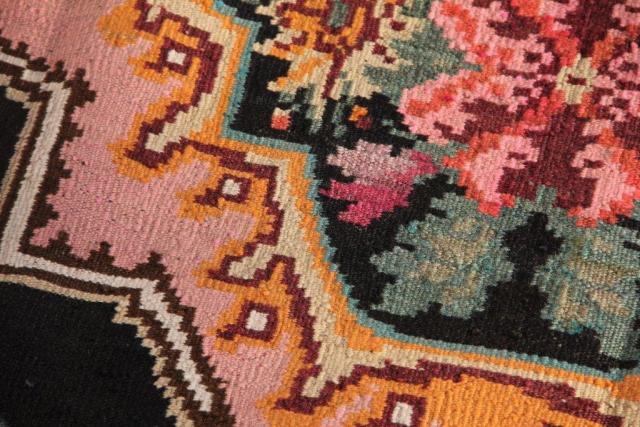 Kelim teppich  Unterschiede zwischen Kelim und Knüpfteppichen | Vintage Kelim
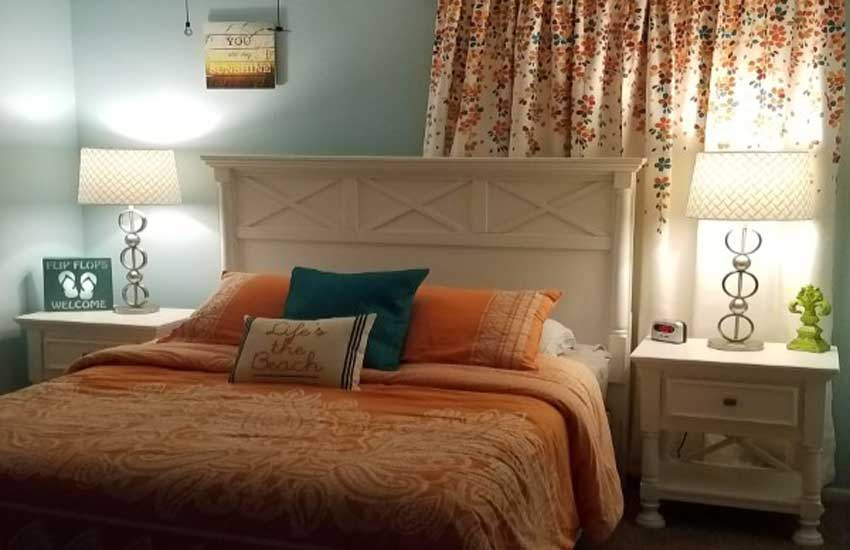 pentwater village summer house master bedroom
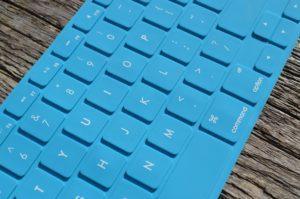 een toetsenbord in de kleur lichtblauw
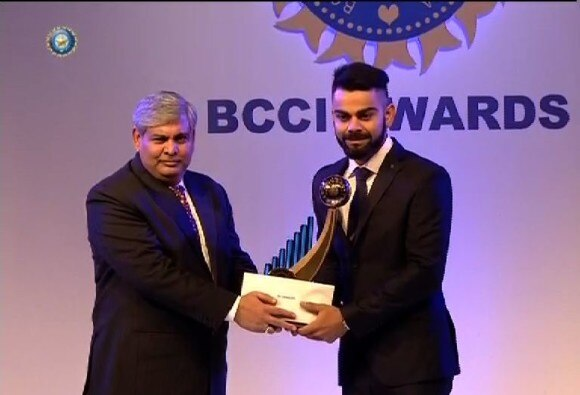 cricketer of the year kohli with new hair style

* * *

> _TASK TO COMPLETE_: The lines from the one containing "een toetsenbord in de kleur lichtblauw" through the last line of the data above are to be transcribed exactly, both included, with all pictures left out.

> _SOLUTION TO THIS EXERCISE_:
 een toetsenbord in de kleur lichtblauw
 cricketer of the year kohli with new hair style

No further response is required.